** Start DATASET EXCERPTS **

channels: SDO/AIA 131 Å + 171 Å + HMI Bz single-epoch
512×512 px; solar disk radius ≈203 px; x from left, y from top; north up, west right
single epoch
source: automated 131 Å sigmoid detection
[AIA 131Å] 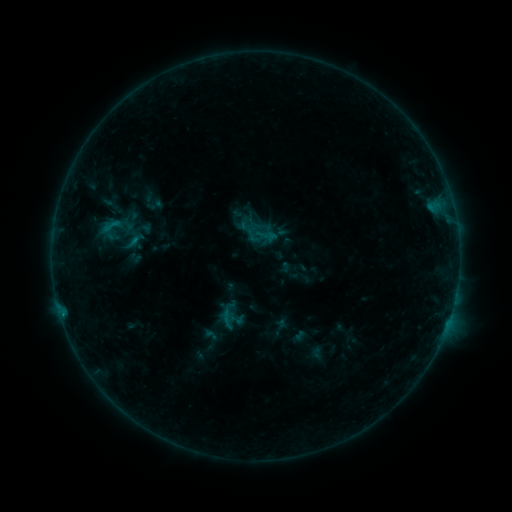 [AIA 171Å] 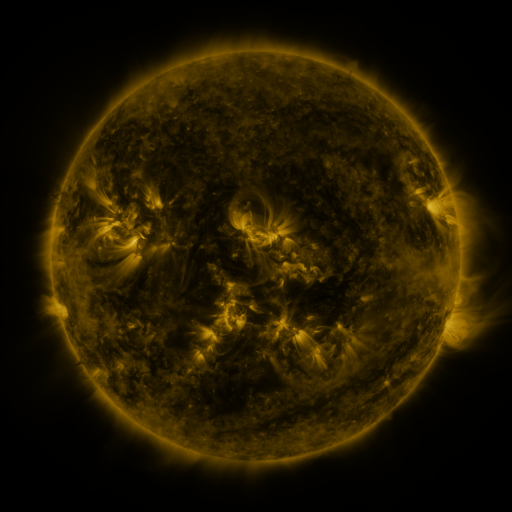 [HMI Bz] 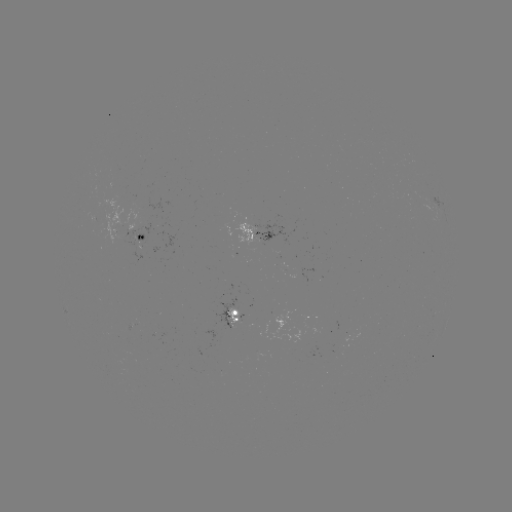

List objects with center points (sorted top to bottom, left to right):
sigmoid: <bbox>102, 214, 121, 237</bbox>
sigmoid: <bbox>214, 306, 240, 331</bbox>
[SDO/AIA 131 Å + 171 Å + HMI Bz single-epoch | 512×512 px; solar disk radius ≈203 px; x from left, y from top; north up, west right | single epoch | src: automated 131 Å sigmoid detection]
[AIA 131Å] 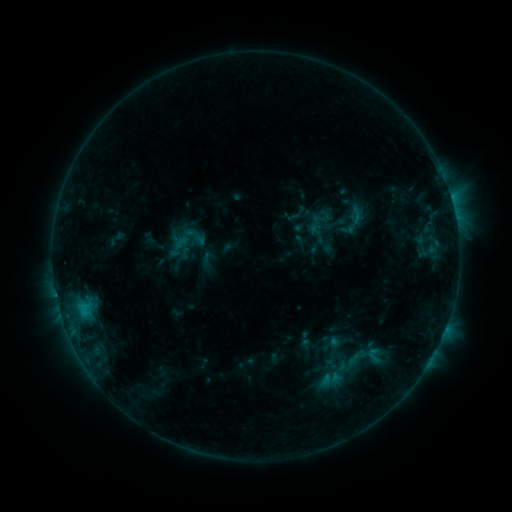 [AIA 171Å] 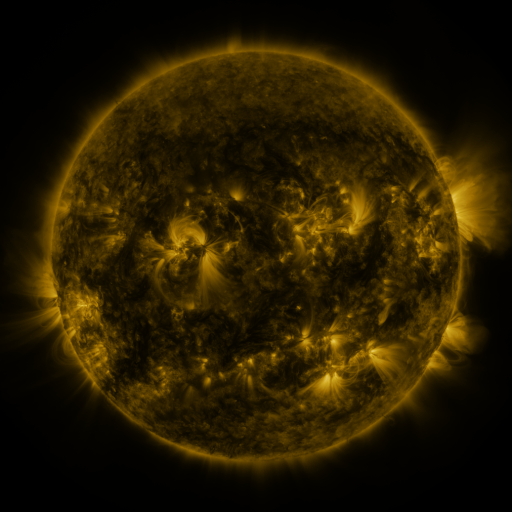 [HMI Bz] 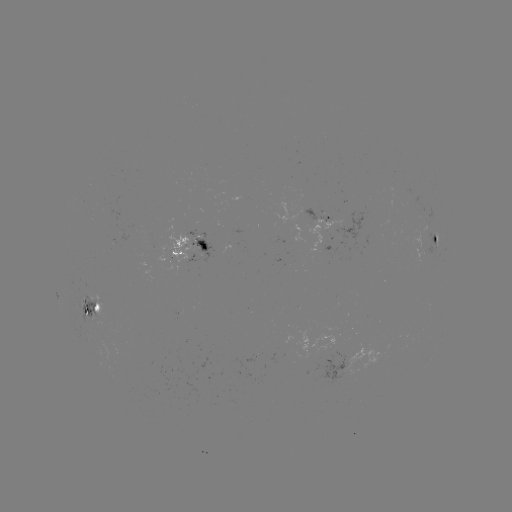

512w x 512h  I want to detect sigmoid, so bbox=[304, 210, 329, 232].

** End DATASET EXCERPTS **

## WHAT IS REQUIRED
Count the rows above that contain the string "from" and reply with the number alone.

## THE OUTPUT
2